Ellis bounces between these disconcerting variations on patriarchal authority while trying to tease out his own early intuitions about sexuality and women. The result is a narrative more complex and nuanced than our genre expectations for coming-of-age stories would seem to allow. By the end, we feel that we’ve inhabited an entire world. Alongside a very different investigation of childhood and family in the watery parts of the South—Beasts of the Southern Wild, the deserving winner of the Camera d’Or—Mud is the strongest American narrative film of 2012 so far. The South, as perennially seems to be the case, is set to rise again.

Holy Motors

The biggest comeback of Cannes was Leos Carax’s first feature in 13 years, Holy Motors. Carax’s collaborator/muse/alter-ego Dennis Lavant stars as the mysterious Mr. Oscar, who is driven around Paris in a white stretch limousine on his way to nine different “appointments.” For each rendezvous, Oscar assumes a new identity, elaborately making himself up as a beggar, an old woman, a motion-capture porn performer, a dying old man, etc. (At times, the shape-shifting Russian-doll structure suggests the stunning Lynch-Dern collaboration, Inland Empire.)

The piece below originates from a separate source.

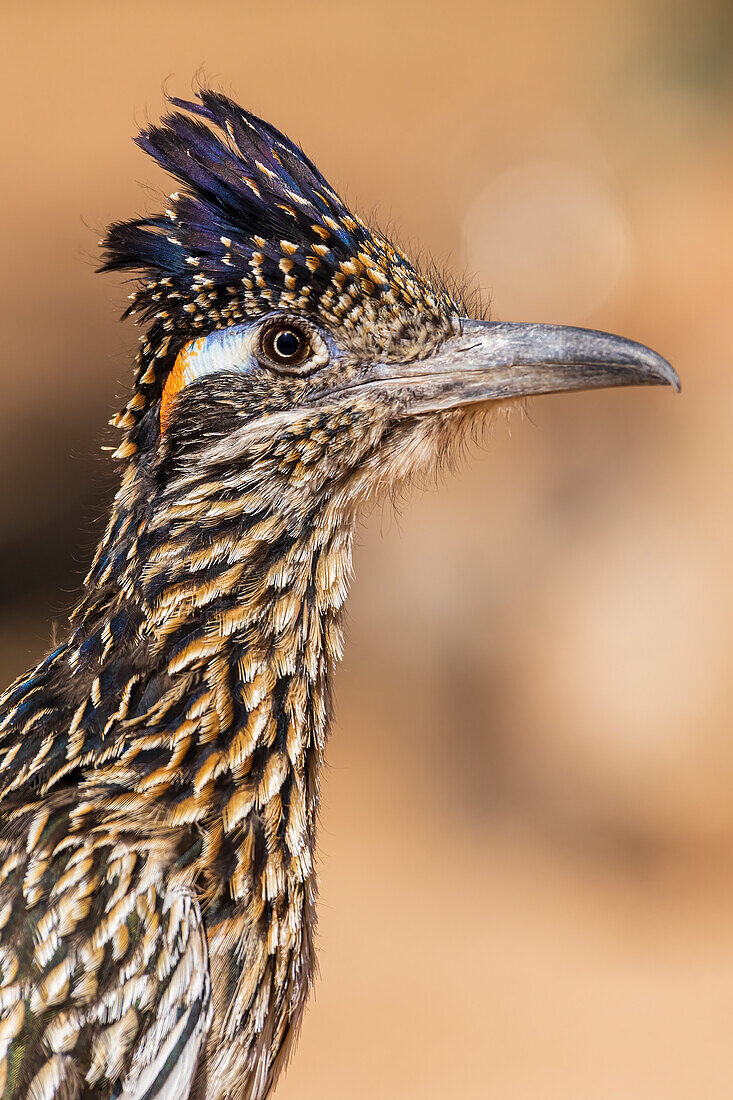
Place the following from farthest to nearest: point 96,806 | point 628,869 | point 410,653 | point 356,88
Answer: point 356,88 → point 410,653 → point 628,869 → point 96,806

Each episode also alludes to a movie genre: crime, sci-fi, family melodrama, romantic tragedy, and musical comedy are all invoked, as are numerous allusions to scenes and motifs from earlier Carax films. Oscar’s chauffeur is played by a white-haired Edith Scob, donning the mask she wore 50 years ago in Franju’s horror classic Eyes Without a Face.

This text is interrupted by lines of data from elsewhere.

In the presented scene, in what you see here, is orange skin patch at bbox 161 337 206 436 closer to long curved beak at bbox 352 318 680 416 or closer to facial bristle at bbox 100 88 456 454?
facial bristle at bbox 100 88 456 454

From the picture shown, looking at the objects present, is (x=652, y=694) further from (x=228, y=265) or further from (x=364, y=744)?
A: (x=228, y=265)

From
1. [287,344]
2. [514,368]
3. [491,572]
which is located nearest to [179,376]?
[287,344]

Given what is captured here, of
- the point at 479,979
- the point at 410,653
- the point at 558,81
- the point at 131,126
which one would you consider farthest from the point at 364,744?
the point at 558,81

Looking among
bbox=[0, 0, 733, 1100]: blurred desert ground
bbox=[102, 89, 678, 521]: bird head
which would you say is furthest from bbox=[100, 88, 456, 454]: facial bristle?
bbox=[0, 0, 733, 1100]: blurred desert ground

There is no narrative progression to the episodes, nor does Oscar seem to have a strong emotional response to his adventures, beyond the weariness and sadness that hovers over the whole world of the film. What holds Holy Motors together is the sheer bravura of its imagery and tonal shifts, and the fascinating shifts and variations to Lavant’s performances, articulated most poignantly in a scene in which Oscar pauses between appointments and confides to octogenarian master-thespian Michel Piccoli: “I am carrying on as I started: for the beauty of the act.”

French, American, and British critics were delighted with Holy Motors. You could sense deep respect for Carax as a director facing career jeopardy yet choosing to take greater risks than ever. It’s perhaps useful for filmmakers to remember what “Fast” Eddie Felson says near the end of The Hustler: “Percentage players die broke, too.”